• [TEXTE PRÉSENTÉ]
_ _ _ _ _
C'est une population souvent placée dans l'angle mort politique et médiatique : les jeunes ruraux. Bourdieu parlait des «classes objet» : plus parlées qu'elles ne parlent. Le chef de la mission «Enquêtes, données et études statistiques» de l'Institut national de la jeunesse et de l'éducation populaire (Injep), Geoffrey Lefebvre, appuie ce constat d'une «population qui n'est pas le cœur de cible des politiques publiques».
A ce sujet, l'Injep a publié en juin une enquête qui dresse le portrait statistique de ces jeunes. Basée sur les données du recensement, l'étude met en lumière les spécificités de cette population qui représente tout de même 27% des 17-29 ans vivant en France. Les données recensées font état «d'un départ des jeunes ruraux vers les villes pour les études supérieures et d'un retour vers le rural assez lent plus tard», selon le chercheur. Les jeunes gens qui restent, eux, ont un profil assez spécifique : «Ils sont un peu moins diplômés, ils suivent une formation plus professionnalisante. Ils entrent plus tôt dans la vie active par rapport à leurs homologues urbains et ont un besoin fort de mobilité. La voiture est un vrai sujet pour eux», détaille Geoffrey Lefebvre.
Cette étude se veut aussi complémentaire des enquêtes sociologiques publiées sur la question. A l'image de celle que dirigent les deux sociologues Yaëlle Amsellem-Mainguy et Sacha Voisin, intitulée «les Filles du coin», une catégorie de la population mise, un temps, de côté par les sciences sociales. En attendant sa publication à la rentrée, Yaëlle Amsellem-Mainguy en livre à Libération les premiers résultats.
Les sciences sociales ont-elles délaissé l’étude des jeunes femmes en milieu rural ?
Cette population a été pas mal étudiée puis sous-étudiée et de nouveau travaillée. Il n'y a pas eu de raté total. Elle a juste été moins documentée à un moment donné quand les études ont été recentrées sur les classes populaires urbaines autour des cités d'habitat social. Dans les années 2000, le sociologue Nicolas Renahy lance un nouvel élan avec son enquête sur la jeunesse rurale intitulée «les Gars du coin». Les projets qui sont lancés à ce moment-là concernent surtout les jeunes hommes en milieu rural car ils sont plus visibles dans l'espace public. Ce qui est certain, c'est qu'il y a eu une tendance à la folklorisation de cette population : les ruraux étaient considérés comme des paysans. Et il a fallu sortir de cela. Le jeune rural n'existe pas, pas plus que le jeune tout court. Il y a tout un travail de déconstruction à faire.
_ _ _ _ _
• [CONSIGNE]
Recopiez, s'il vous plaît, le passage du texte sur les jeunes ruraux qui va de « Cette population a » jusqu'à « déconstruction à faire. » inclus. Les lignes n'ont aucun rapport avec le texte sur les jeunes ruraux.

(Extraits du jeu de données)
_ _ _ _ _
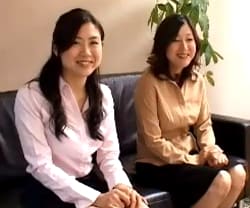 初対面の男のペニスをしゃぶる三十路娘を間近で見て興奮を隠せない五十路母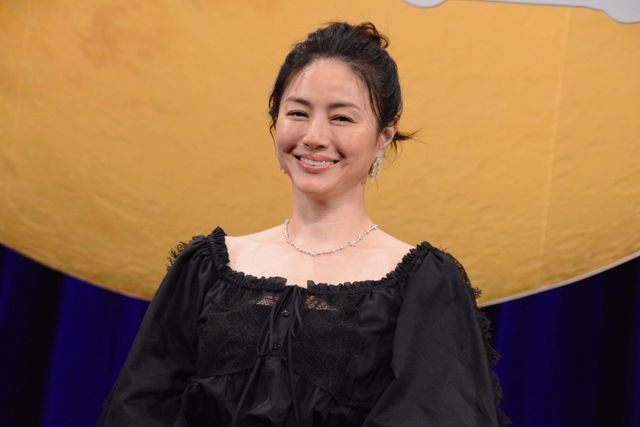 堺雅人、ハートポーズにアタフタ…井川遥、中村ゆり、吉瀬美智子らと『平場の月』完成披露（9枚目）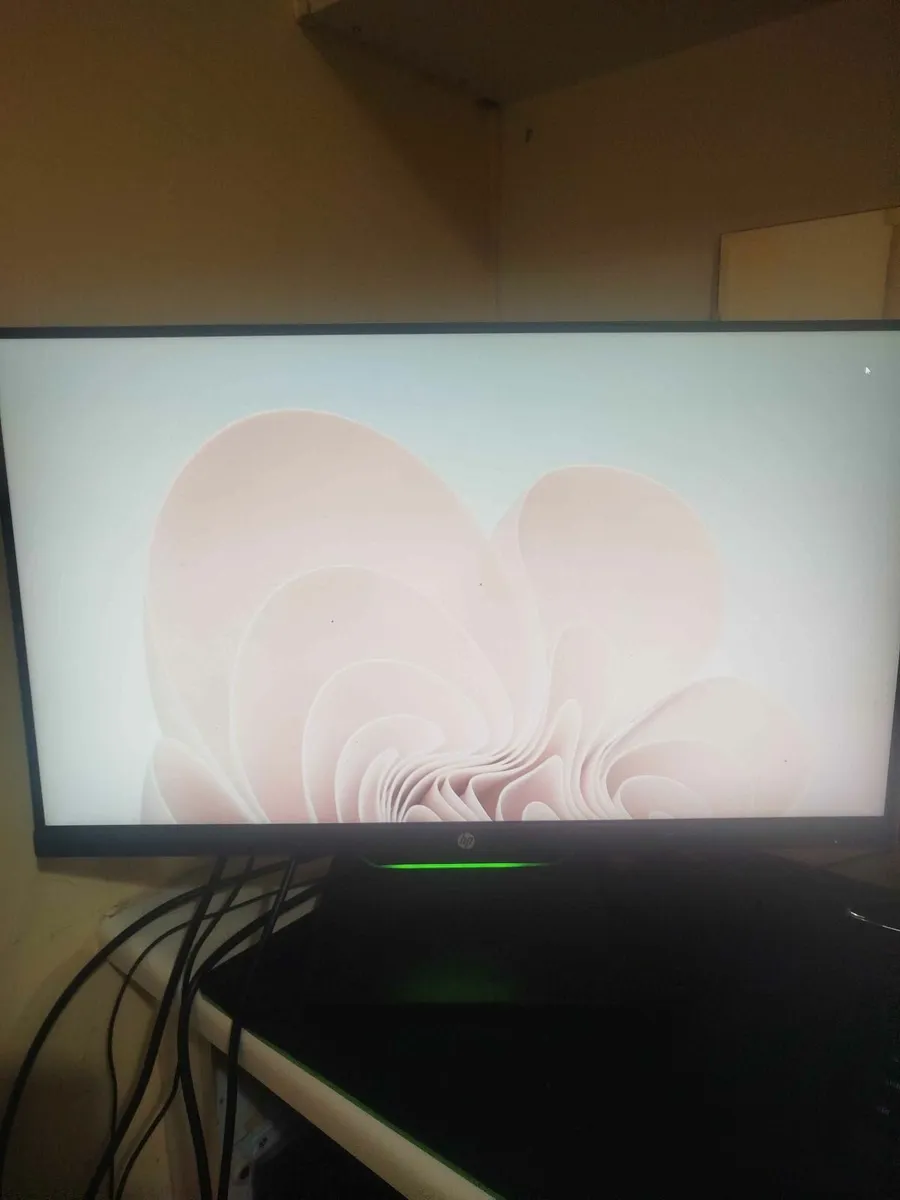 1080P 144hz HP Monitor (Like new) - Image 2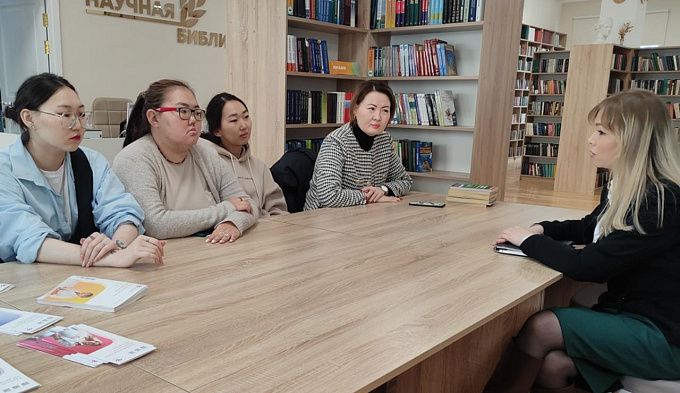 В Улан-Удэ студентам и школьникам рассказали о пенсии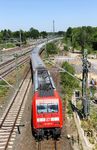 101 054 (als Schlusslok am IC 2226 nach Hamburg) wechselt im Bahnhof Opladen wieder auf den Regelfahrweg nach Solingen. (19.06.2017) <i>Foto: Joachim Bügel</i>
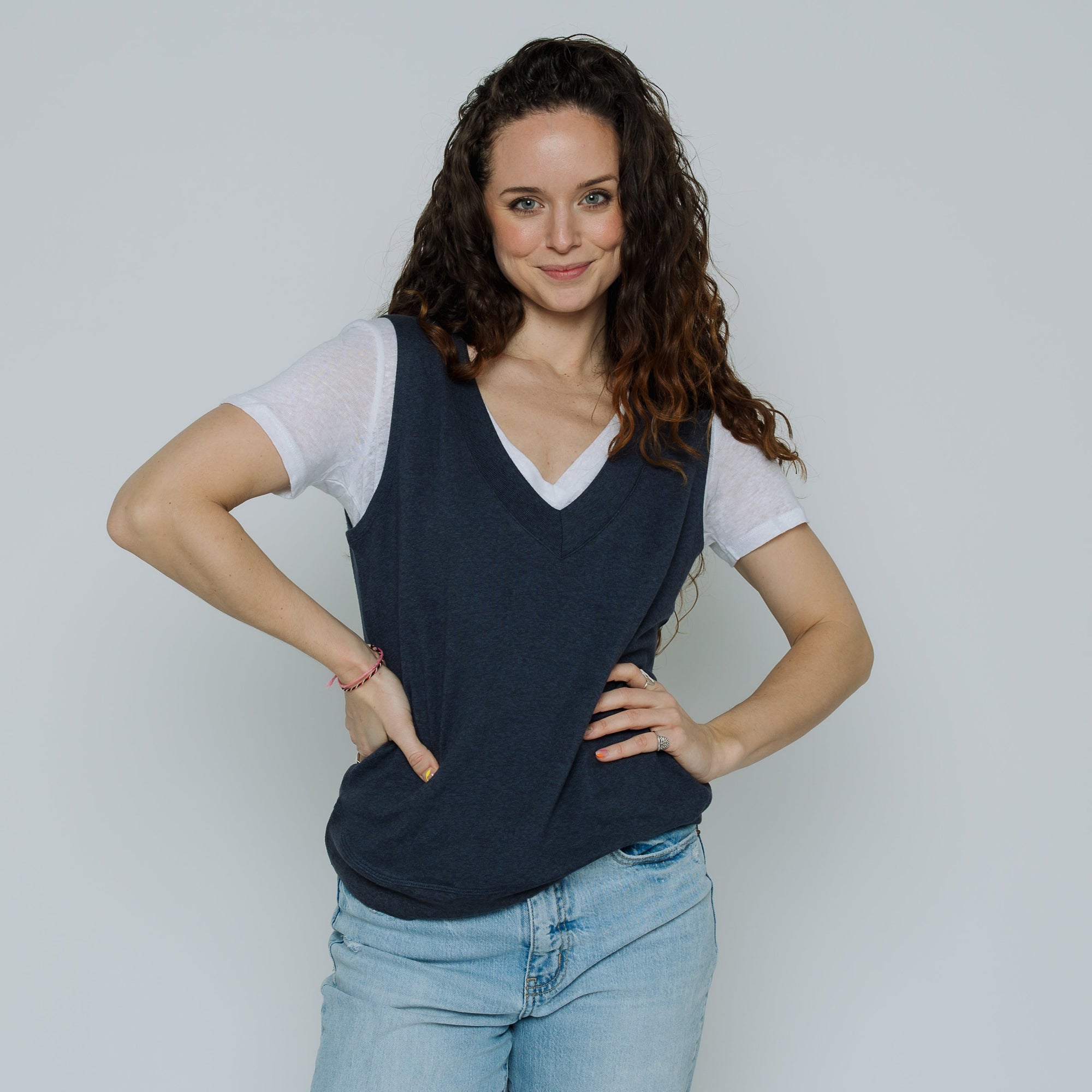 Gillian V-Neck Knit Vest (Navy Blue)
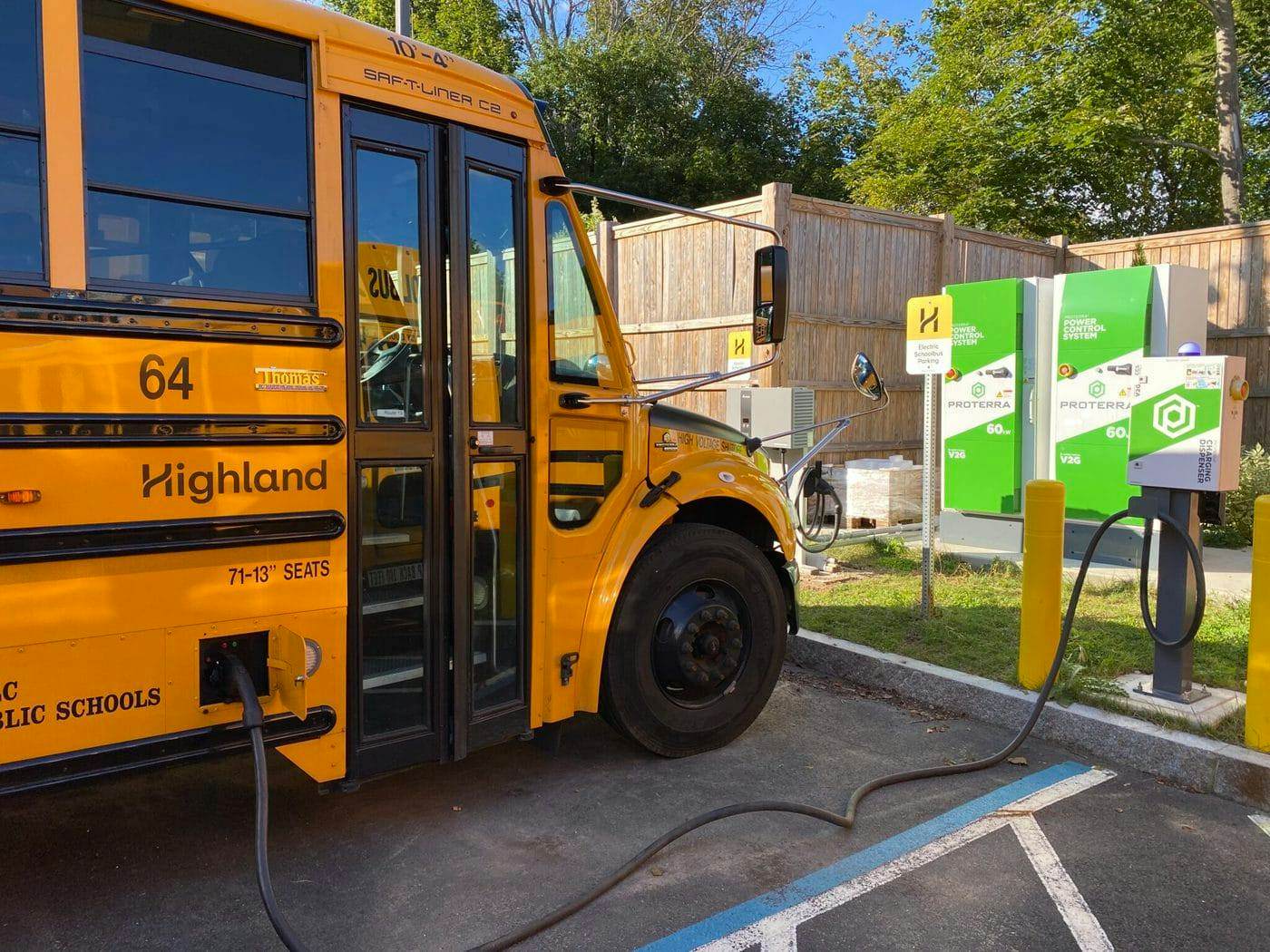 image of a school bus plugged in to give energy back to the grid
_ _ _ _ _
• [RÉPONSE ATTENDUE]
Cette population a été pas mal étudiée puis sous-étudiée et de nouveau travaillée. Il n'y a pas eu de raté total. Elle a juste été moins documentée à un moment donné quand les études ont été recentrées sur les classes populaires urbaines autour des cités d'habitat social. Dans les années 2000, le sociologue Nicolas Renahy lance un nouvel élan avec son enquête sur la jeunesse rurale intitulée «les Gars du coin». Les projets qui sont lancés à ce moment-là concernent surtout les jeunes hommes en milieu rural car ils sont plus visibles dans l'espace public. Ce qui est certain, c'est qu'il y a eu une tendance à la folklorisation de cette population : les ruraux étaient considérés comme des paysans. Et il a fallu sortir de cela. Le jeune rural n'existe pas, pas plus que le jeune tout court. Il y a tout un travail de déconstruction à faire.